*TEXT EXCERPT:*
*** Begin section ***

10 stay-happy stress busters
1. Breathe deep When you’re stressed, your breathing becomes shallow; to add insult to injury, the less oxygen that’s being pumped in to your body, the more fatigued you feel. Deep breathing soothes the autonomic nervous system. Slowly inhale through your nose for a count of five; then exhale through your mouth, for a count of eight. Acknowledge all your different thoughts and imagine that they are becoming less confused, settling into place with the rise and fall of your breath. Notice how your breath moves through you - filling first your nostrils, then your throat, chest and belly – and how it energises you. Your breath is the source of your power: if you feel yourself being distracted, just return your focus to the movement of your breath.
2. Change the atmosphere Use an aromatherapy burner to vaporise essential oils, or fill a spray bottle with 100 ml water, add 4-6 drops of essential oil(s) of your choice, shake, and use to mist your room, car, or desk. Choose from lavender (to calm and soothe), clove (warming and comforting), ylang ylang (grounding to the senses) and chamomile (alleviates stress-related headaches and jitteriness).
3. Bathe by candlelight Bathing is one of the best ways to restore your sanity, especially if you add all-natural vegetable wax or beeswax candles. When you take a bath in a room lit by harsh electric bulbs, you remain firmly tethered to the stresses of your day. Candlelight, on the other hand, creates a haven of natural calm, taking you back in time to simpler days when humans naturally stopped work at sunset, instead of trying to squeeze more activities into the night-time hours. Float in the warmth and gaze at the flame: draw the idea of the light deeply into your mind, putting other thoughts aside. Let the warm water and soft light slow your brain down to a crawl.
4. Try something silly Stress management expert Leigh Anne Jasheway-Bryant recommends blowing bubbles, hula-hooping, skipping, dancing, playing with a yo-yo, or wearing an eye patch in times of stress. “Any activity that is fun, fresh and playful promotes the growth of neurons in your brain and makes you begin to think, I can do this! Just as when you were a child and learning to ride a bike, it reminds you that you have resilience, the ability to practise, persist and have another go.”
5. Get busy in the bedroom Sure, getting enough shut-eye assuages stress – but it’s what you do before going to sleep that does the trick, says an Arizona State University study. Researchers found that women who had sex felt significantly less stressed the next day. Endorphins and oxytocin, the feel-good hormones produced during sex, are responsible for this day-after glow. The irony, of course, is that this proven stress-buster - a satisfying sex life - is invariably a casualty of prolonged stress. Intimacy guide Martina Hughes suggests a softly-softly approach to rebuilding a stressed-out sex life. “If you begin reconnecting slowly and gently, with no expectations, the sexual energy will gradually rise again as well.”

*** End section ***

*GIVEN RECORDS:*
*** Begin section ***

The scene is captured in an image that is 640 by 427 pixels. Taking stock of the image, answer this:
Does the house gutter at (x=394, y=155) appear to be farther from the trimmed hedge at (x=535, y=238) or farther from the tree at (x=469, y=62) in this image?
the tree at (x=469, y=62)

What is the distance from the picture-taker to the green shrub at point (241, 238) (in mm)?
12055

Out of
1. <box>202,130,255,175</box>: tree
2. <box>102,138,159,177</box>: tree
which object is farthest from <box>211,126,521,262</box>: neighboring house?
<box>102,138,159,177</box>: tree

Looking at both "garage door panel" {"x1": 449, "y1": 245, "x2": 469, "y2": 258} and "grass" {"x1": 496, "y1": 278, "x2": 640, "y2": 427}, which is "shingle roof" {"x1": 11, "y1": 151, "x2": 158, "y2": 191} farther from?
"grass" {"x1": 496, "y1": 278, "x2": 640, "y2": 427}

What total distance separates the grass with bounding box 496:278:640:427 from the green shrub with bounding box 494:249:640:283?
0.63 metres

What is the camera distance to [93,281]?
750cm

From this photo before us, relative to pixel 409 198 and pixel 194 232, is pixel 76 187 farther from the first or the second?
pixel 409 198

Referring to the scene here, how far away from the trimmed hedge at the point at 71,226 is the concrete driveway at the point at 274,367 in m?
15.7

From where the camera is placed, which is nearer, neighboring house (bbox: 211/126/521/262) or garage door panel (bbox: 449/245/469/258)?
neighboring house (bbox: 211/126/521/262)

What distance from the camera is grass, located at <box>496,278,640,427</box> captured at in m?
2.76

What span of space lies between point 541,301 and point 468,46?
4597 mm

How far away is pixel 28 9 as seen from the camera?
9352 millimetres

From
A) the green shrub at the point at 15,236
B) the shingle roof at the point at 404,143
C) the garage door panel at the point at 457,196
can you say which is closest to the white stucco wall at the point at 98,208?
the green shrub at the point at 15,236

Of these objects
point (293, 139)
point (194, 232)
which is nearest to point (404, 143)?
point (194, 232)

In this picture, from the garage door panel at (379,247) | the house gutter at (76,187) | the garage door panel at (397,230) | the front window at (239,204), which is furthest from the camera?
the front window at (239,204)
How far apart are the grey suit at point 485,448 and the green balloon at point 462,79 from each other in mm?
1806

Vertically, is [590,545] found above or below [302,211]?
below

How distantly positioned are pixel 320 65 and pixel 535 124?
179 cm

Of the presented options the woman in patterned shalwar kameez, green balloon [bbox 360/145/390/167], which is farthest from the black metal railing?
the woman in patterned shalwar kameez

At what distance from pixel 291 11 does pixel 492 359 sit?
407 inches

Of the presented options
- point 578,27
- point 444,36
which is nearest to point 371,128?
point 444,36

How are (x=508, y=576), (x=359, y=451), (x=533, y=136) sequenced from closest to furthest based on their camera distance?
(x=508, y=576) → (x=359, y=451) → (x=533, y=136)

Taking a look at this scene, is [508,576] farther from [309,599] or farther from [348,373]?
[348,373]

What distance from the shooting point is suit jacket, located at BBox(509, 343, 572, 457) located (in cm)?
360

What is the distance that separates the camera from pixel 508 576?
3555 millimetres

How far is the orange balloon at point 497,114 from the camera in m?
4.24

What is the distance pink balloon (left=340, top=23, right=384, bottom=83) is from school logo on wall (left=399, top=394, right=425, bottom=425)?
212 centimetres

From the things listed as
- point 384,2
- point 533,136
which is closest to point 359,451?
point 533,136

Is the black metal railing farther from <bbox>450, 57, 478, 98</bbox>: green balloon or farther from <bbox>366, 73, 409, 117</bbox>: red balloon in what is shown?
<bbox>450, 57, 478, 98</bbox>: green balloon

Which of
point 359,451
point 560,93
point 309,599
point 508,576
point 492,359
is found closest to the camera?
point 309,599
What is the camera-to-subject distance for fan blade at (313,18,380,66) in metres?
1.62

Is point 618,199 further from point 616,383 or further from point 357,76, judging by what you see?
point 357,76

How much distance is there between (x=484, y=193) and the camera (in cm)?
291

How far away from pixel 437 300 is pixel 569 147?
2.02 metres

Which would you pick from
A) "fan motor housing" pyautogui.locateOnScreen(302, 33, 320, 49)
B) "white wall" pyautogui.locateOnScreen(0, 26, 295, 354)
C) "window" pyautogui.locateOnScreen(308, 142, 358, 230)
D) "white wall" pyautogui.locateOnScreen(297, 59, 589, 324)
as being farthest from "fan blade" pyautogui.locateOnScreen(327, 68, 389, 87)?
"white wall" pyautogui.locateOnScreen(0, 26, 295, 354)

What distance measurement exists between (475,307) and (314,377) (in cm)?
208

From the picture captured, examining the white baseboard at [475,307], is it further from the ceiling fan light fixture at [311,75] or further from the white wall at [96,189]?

*** End section ***

*WORK INSTRUCTION 1:* In the stress busters list, which essential oil is said to ease stress-related headaches and jitteriness?
*WORK INSTRUCTION 2:* Write the next part of the stress busters list, going on after its last sentence.

*YOUR RESPONSE 1:* Chamomile

*YOUR RESPONSE 2:*
6. Express yourself “Face your mind’s demons, and they become merely shadows,” says a Samurai proverb. Writing about stressful experiences neutralises negative emotions, and provides an inspirational record of your growth through both good and bad times. There’s something about committing thoughts to paper or to a computer file and working through problems that makes them more real, which also makes them more manageable. If you don’t solve a problem right away, it doesn’t matter. Simply getting it out of your head is progress and helps you to feel calmer.
7. Be present When we are stressed, we are usually thinking about something that has already happened (which we can’t control) or something that may be about to happen (which we can’t control, either). Practise mindfulness and learn to live in the now, focusing your attention purely on the present moment. Craig Hassad, senior lecturer in Clinical Studies at Monash University, adds, “Mindfulness raises your awareness of what’s really going on and strengthens your ability to disengage from mental clutter.”
8. Don’t take life too seriously Mark Twain said, “Time spent laughing is time spent with the gods.” Laughter is the quickest way to defuse a stressful situation, relax you, and help you to accept mistakes. It really is the best medicine for your physical health, too; studies show that a depressed mood triggers hormones that suppress immune activity, while the more you laugh, the more antibodies you produce. Founder of Laughter Yoga, Dr Madan Kataria, the founder of Laughter Yoga (http://www.laughteryoga.org/), adds, “A good laugh reduces cortisol, relaxes muscles, and expands blood vessels, sending more oxygen and nutrients all over the body.” Discover what makes you laugh, and keep a few triggers handy: a book of cartoons, a comic video, funny cards, or favourite Youtube clips. The bonus? Laughter is infectious, so you also lighten the day of those around you.
9. Turn on the taps According to a Swedish study published in the International Journal of Stress Management, soaking in a warm, salty bath elevated patients’ levels of prolactin, a hormone that triggers feelings of comfort and calm, by 33 percent.
10. Go home Researchers at the University of Warwick found a strong link between working longer hours and a deterioriation in the quality of mental health of up to 10 percent.